Me entristece que nos estamos viendo más en los velorios que en las parrandas. Murió Diana Gulfo, mi querida vecina de mi llegada a Majagual, frente a la tienda del cachaco, donde aún sigue colgada su risa intacta. Fue hace 31 años.
Nunca cambió su manera de reírse, con sus caninos delanteros expuestos a su manera de ser y de mirar el mundo. Era maciza. Siempre rellenita, dispuesta a servir.
Nunca abandonó su esquina. La conocí en El universal. Y después como dirigente deportivo. Manejaba una moto y se veía muy bien montada, con casco y chaleco. Y a veces botas, llena de vida. Feliz.
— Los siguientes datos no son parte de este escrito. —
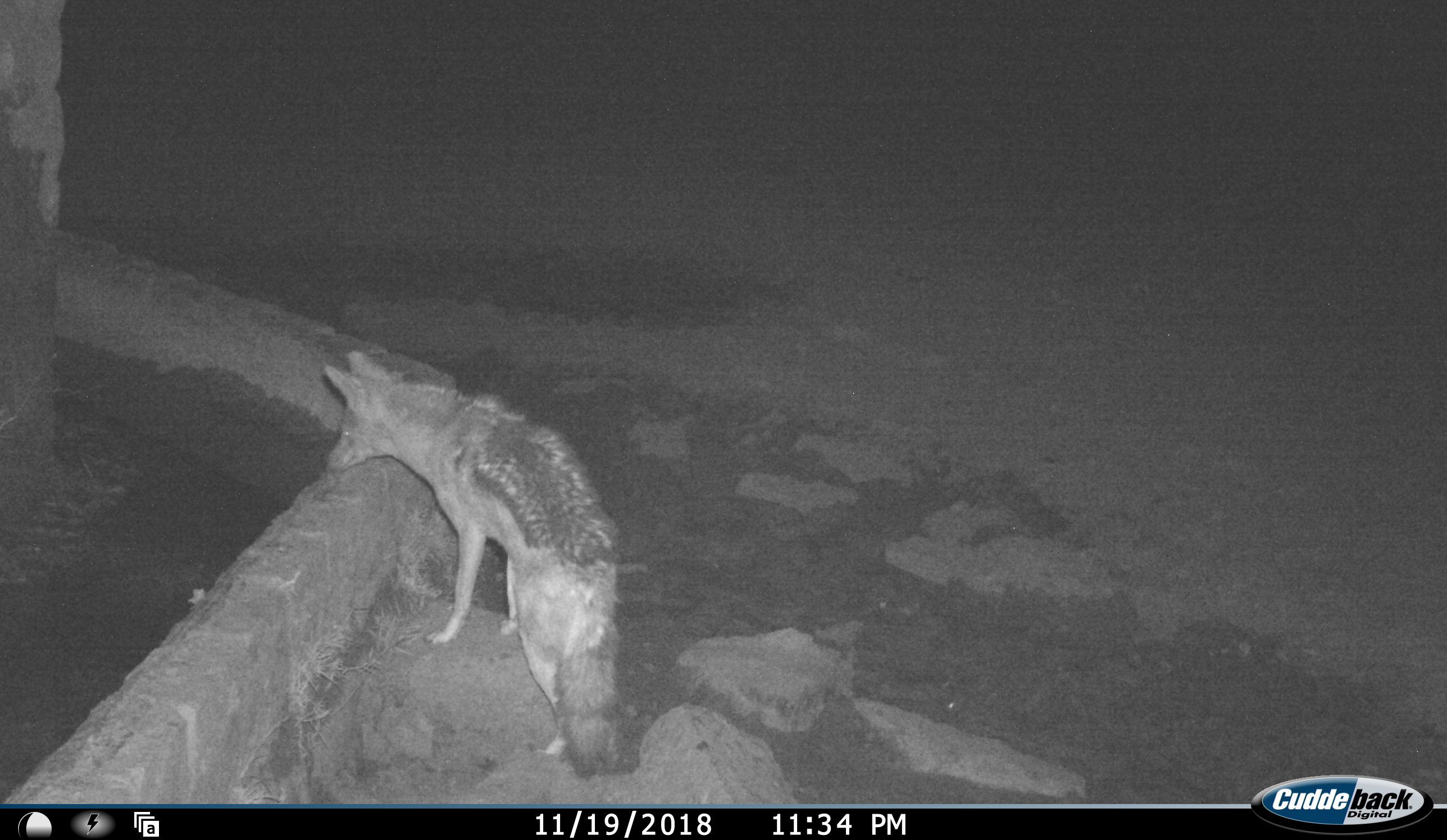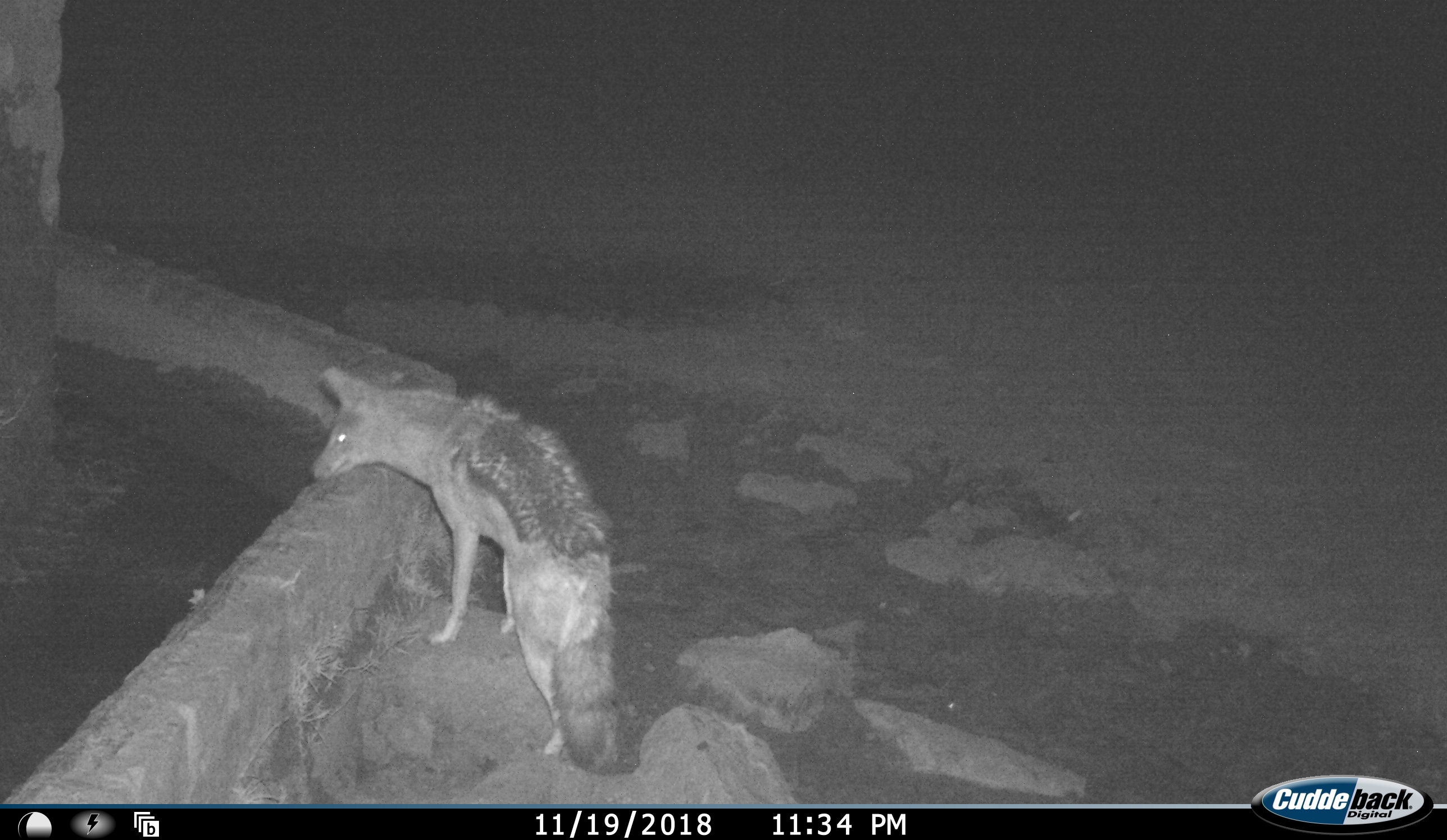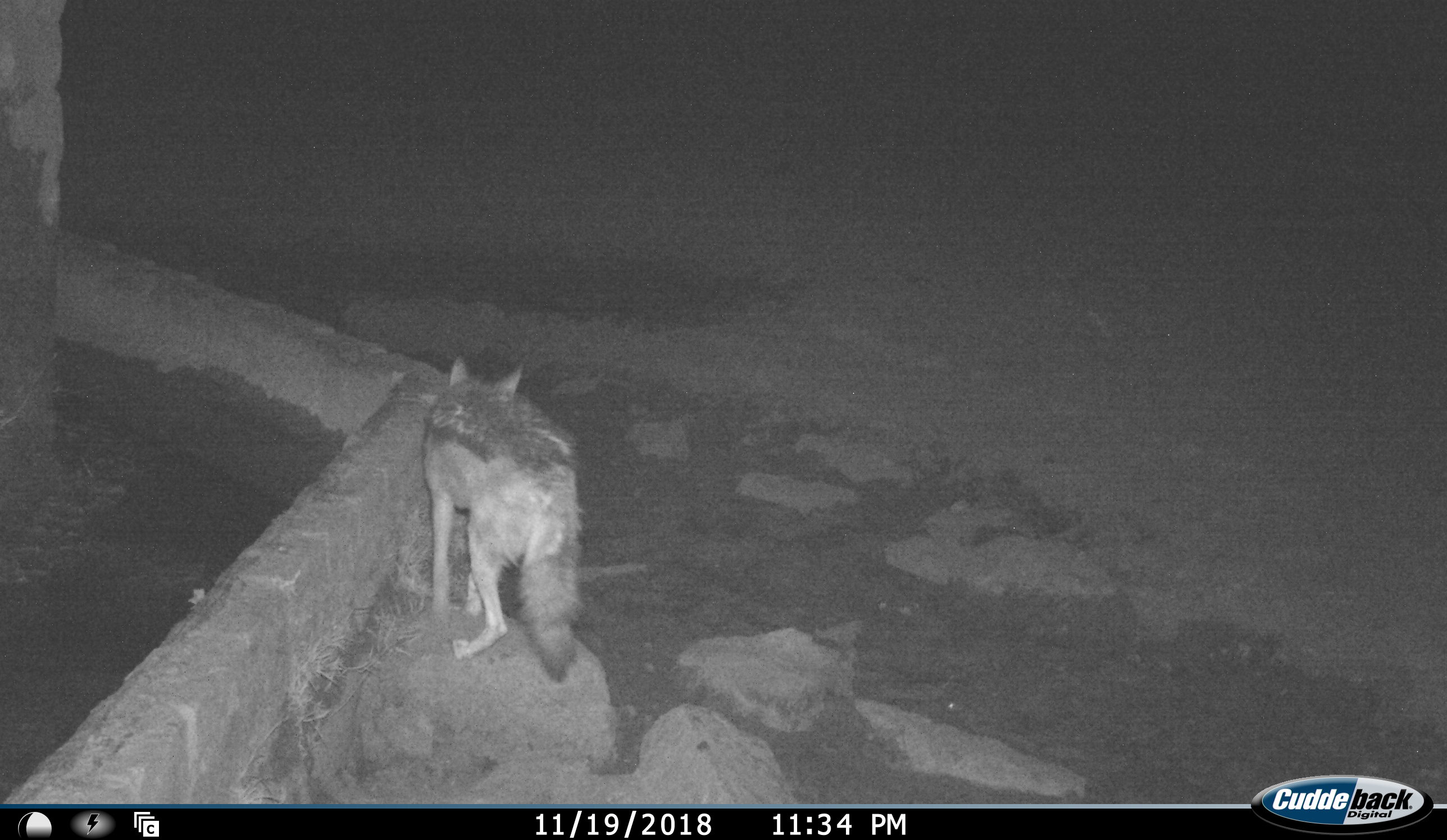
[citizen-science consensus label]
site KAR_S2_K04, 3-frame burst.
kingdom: Animalia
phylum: Chordata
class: Mammalia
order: Carnivora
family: Canidae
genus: Lupulella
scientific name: Lupulella mesomelas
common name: black-backed jackal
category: jackalblackbacked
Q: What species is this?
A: Jackalblackbacked (black-backed jackal) (Lupulella mesomelas).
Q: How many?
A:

Siempre preguntaba por el cepillito, que solo los dos entendíamos.
Hace un poco más de un año, me senté en una tarde de cerveza en Plaza Latina, con su hermana Beatriz Diago Solano, y la llamamos. Llovía, era una lluvia ácida y menuda, como salida de la garganta de un dragón. Y de repente un motorizado nos saludaba. No se le veía sino su nariz, porque tenía un abrigo, casco, chaleco y guantes. Recostó la moto en el andén, se bajó, risueña, se quitó el casco y allí estaba el sello inconfundible de Diana Gulfo.
Después de dos cervezas me fue a llevar y nos despedimos para siempre, sin saberlo.
Ahora abro los ojos y la veo, pero la veo mejor con los ojos cerrados, porque el brillo de su risa ya es una eternidad.